Task brief:
Which lines in the records contain the string "jacket"? List each of those lines in full, matching case exactly.

# start of Records shown

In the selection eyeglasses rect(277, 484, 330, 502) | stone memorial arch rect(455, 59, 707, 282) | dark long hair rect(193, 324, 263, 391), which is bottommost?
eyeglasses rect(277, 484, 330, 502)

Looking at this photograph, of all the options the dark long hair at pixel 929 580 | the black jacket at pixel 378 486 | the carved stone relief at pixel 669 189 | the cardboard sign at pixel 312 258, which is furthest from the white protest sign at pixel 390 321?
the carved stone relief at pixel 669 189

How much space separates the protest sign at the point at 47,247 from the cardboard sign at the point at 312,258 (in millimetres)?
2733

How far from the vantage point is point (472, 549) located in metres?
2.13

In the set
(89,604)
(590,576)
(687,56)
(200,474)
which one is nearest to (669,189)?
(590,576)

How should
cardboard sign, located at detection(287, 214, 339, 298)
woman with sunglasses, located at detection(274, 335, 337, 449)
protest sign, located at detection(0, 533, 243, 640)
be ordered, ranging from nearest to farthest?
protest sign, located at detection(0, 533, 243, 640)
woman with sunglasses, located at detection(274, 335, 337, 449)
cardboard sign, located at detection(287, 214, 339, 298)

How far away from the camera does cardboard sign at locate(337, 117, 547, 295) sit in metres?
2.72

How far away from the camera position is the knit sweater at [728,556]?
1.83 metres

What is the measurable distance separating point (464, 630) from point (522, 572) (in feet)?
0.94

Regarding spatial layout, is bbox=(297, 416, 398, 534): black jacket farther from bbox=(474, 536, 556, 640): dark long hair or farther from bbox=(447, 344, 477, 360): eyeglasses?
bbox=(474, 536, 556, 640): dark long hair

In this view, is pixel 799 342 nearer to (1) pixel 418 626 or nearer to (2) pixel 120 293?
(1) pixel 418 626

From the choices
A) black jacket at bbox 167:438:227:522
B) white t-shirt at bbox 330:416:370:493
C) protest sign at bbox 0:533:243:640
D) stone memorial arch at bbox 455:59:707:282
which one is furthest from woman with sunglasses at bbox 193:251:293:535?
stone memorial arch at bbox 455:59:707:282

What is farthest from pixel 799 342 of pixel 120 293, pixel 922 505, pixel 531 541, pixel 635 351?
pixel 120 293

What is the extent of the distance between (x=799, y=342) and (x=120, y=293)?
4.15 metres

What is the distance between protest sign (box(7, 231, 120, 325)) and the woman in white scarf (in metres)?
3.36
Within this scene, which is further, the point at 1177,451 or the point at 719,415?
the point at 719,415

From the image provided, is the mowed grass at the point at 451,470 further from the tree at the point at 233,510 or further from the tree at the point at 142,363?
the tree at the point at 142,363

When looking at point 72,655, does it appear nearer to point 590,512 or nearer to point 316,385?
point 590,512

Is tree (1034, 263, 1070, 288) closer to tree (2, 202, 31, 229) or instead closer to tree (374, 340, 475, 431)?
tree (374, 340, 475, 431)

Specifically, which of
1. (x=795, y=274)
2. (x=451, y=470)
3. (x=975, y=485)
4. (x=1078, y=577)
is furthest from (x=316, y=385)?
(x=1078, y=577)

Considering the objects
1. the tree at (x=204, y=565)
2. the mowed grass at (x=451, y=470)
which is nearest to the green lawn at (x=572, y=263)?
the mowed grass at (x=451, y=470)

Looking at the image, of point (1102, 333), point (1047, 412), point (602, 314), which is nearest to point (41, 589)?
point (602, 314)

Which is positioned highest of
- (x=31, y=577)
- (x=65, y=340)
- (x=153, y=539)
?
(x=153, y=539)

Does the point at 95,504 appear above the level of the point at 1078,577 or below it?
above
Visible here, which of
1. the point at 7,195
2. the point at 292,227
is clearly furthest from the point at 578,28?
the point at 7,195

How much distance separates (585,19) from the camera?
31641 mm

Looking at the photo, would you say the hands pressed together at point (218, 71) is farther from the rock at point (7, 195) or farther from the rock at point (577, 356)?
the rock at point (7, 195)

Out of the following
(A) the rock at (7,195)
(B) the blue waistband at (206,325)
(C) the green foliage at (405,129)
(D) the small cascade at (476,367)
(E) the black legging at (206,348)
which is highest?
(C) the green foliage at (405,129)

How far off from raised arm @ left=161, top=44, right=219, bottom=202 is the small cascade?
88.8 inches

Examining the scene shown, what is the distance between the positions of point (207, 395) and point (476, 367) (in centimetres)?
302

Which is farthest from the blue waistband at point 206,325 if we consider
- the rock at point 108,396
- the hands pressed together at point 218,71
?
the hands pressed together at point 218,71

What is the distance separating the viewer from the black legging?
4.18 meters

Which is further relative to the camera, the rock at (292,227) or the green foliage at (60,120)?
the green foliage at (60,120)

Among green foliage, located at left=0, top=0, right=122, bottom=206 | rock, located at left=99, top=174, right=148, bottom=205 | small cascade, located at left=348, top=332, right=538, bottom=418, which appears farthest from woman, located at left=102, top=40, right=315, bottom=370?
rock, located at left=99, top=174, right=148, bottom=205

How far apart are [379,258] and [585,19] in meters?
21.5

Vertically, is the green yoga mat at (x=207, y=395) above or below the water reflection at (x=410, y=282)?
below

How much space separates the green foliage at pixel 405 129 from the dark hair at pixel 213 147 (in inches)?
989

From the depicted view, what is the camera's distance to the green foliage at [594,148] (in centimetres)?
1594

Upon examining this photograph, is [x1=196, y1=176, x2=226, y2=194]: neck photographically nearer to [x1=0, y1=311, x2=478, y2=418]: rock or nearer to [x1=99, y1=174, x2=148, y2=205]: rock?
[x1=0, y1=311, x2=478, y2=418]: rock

# end of Records shown

Exercise answer:
Looking at this photograph, of all the options the dark long hair at pixel 929 580 | the black jacket at pixel 378 486 | the carved stone relief at pixel 669 189 | the cardboard sign at pixel 312 258, which is furthest from the white protest sign at pixel 390 321?
Regarding spatial layout, is bbox=(297, 416, 398, 534): black jacket farther from bbox=(474, 536, 556, 640): dark long hair or farther from bbox=(447, 344, 477, 360): eyeglasses?
A) black jacket at bbox 167:438:227:522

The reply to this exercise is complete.